【続】粗暴な王子と健気な公爵令嬢には、2人だけの秘密があるようです。

豆大福

宿命

ラッセル家に生まれた者は生涯、王家の者を密やかに守りぬくこと。


その家訓を知り、術を学び始めたのはリリーナが5歳になった翌日から。

最初は幼い子供でも解るようなことから始まり、15歳になる頃には知識だけでなく護身術から暗殺術まで身につける。


なぜならば15歳で王家との繋がりを決定するからである。


婚約者、専属騎士、専属メイド…

年齢、性別、性格など。

様々な状況を含めて当主が考慮し、国王と相談の上で決める。


女性であり、王子と同い歳。

他の公爵家にも同い歳の娘はいたが、生涯密かに守るという条件が足されたリリーナが最も婚約者に適任と判断されたのである。




「何故こんなに辛い訓練を続けなければいけないの?まだ知らない相手のために」


眉を寄せて言い放ったのは10歳のリリーナである。


血が滲み、力が入らない手から木製の剣を地面に落としてしまった瞬間。

膨れ上がる感情を抑えきれず呟いた。


「リリーナ」


「解ってるわ」


穏やかだが注意するような声音と眼差しで、剣の稽古をつけていたお父様が私を見た。


小さな頃から嫌というほど家訓は学んでいる。

重要性など解っている。

でも感情は言うことを聞いてくれない。


他の公爵家の子供も勉強やマナーを厳しく躾けられている。

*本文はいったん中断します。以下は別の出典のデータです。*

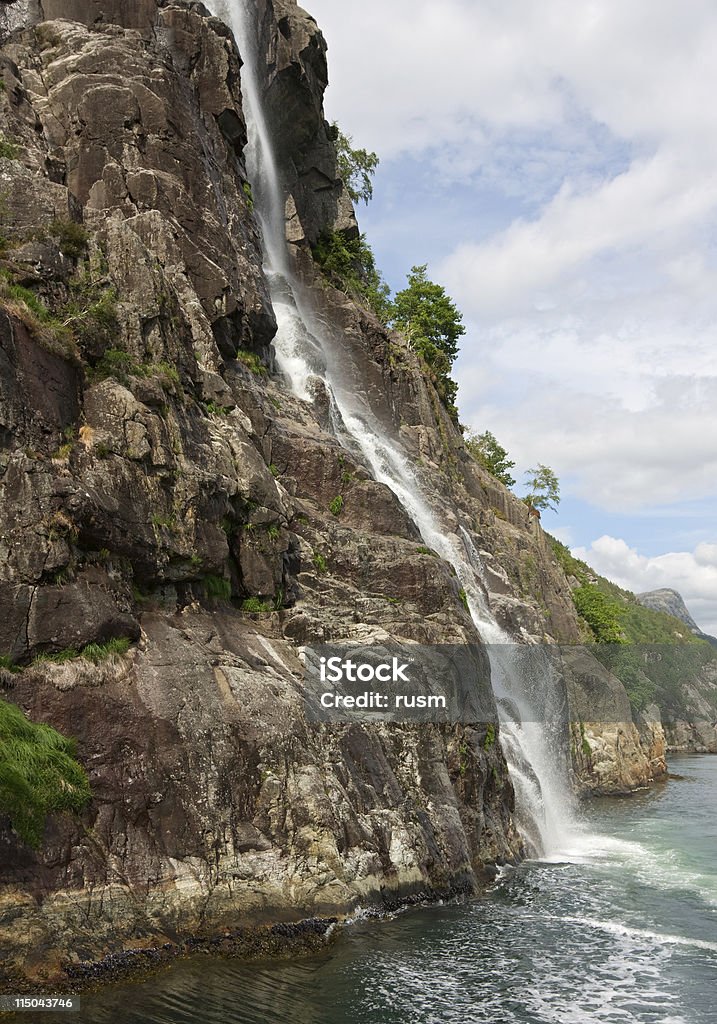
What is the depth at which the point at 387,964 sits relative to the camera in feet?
54.2

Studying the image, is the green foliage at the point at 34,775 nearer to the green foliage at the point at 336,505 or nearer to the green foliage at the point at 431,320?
the green foliage at the point at 336,505

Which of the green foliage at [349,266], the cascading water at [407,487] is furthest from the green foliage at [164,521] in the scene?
the green foliage at [349,266]

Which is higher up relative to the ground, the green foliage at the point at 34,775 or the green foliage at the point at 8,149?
the green foliage at the point at 8,149

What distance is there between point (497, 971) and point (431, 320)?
4929 cm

そこは同じだ。

大きな違いは、早くに人の命を左右する世界を知ってしまったこと。


同い歳の女の子達がキラキラした目で可愛いドレスや美味しいお菓子の話題を楽しんでるお茶会で、何もかも違うと思い知ったのだ。


私はもう、皆と同じように無邪気に楽しめない。


「今日はもう休みなさい」


それだけ告げたお父様は背中を向けて屋敷へ帰っていく。


優しい言葉をかけられるはずが無い。

この家に生まれた宿命なのだから。


解っているのに。


「…っ」


俯いて唇を噛みながら、足元へ落ちていく涙を見つめた。

未だ受け入れられない自分の不甲斐なさ、普通の女の子として生きられない哀しさが心でせめぎ合う。


「お嬢様、屋敷へ戻ってゆっくり湯浴みしましょう」


物心つく頃から世話をしてくれているメイドのマリーが優しい声で労るように促してくれる。

瞼を閉じて静かに息を吸い、吐き出した。


私はラッセル家の娘、リリーナ。


顔を上げ凜とした表情へ戻る。


「ええ、そうするわ」


今の自分を支えるのは誇り高きラッセル家に生まれた者という自負だけだ。

追いつかない感情を無理やり押さえ込む唯一の、危ういプライド。


落ちた剣を拾い、屋敷へ歩き出した。